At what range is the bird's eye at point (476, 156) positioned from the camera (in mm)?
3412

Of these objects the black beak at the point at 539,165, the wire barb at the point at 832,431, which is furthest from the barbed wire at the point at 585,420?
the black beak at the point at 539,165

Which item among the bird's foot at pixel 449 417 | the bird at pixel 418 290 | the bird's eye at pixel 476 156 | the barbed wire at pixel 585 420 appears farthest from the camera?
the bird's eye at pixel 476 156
...
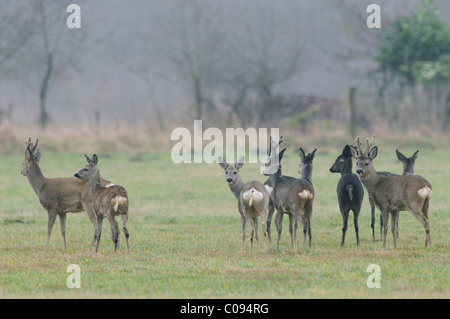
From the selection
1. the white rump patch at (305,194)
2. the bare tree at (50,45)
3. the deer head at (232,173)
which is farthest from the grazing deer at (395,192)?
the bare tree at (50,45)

▶ **EXERCISE BRIEF**:
List every line in the data above that contains the word "black". Case counts, so uppercase and lowercase letters are not interchangeable.

▶ **REPLY TO THE EXERCISE**:
Of these objects the black beak at the point at 539,165, the wire barb at the point at 832,431, which is furthest from the barbed wire at the point at 585,420?
the black beak at the point at 539,165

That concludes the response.